那边沉默了一下,又走了几步,才闷闷道,“谁又能管得了呢。”
值班室明亮的灯光已经被暴雪模糊成一片光晕,这两人一前一后推门而入,在扑面而来的热气中露出劫后余生般的喜色,
“还有没有热乎饭?”
“有,给你们留着呢。”值班人员笑着说,“真让我捏把汗,还以为你们会困在路上。”
“谁说不是呢……”
闲聊在陡然响起的电话铃声中戛然而止,三个人都被吓了一跳,一时间面面相觑。
在这样一切都停摆的雪夜里,还能有什么事?
值班人员最先反应过来,他赶紧接起电话,脸色随着那边的话语渐渐紧张,
“是是,我们现在就去查看!”
他放下电话,立刻抬头,语气急促,“警察局的人说你们的车上混入了一个嫌疑犯,快去看看!”

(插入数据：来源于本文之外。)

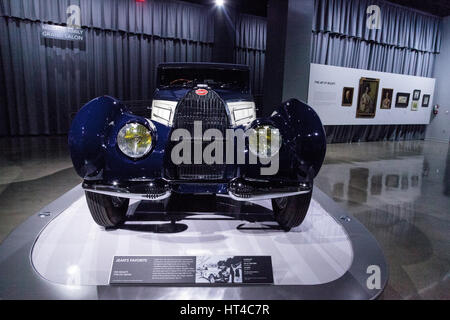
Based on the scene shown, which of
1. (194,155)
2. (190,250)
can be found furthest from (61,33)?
(190,250)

“……操!”司机一跃而起,冲了出去,另外两个人也紧随其后。
车库里安安静静地并排停着十数辆货车,除了风雪击打顶棚的声音之外,不见任何动静。
司机拿着手电筒攀上车斗,不过刚刚低头就不禁大声喊道,
“有刚踩的脚印,真的有人上来过!”
带抑制剂来,可以吗?
太冷了……
陈致终于知道为什么人们总是用“刀割”来形容寒冷。
那无处不在,无处可躲的凛冽已经化为疼痛,甚至开始侵蚀他的神志。
陈致费力地抬起头,望向前方。
凝结在睫毛上的冰霜像是在眼前蒙了一层雾,与漫天的大雪一起,将天地混沌成了一片死气沉沉的深灰。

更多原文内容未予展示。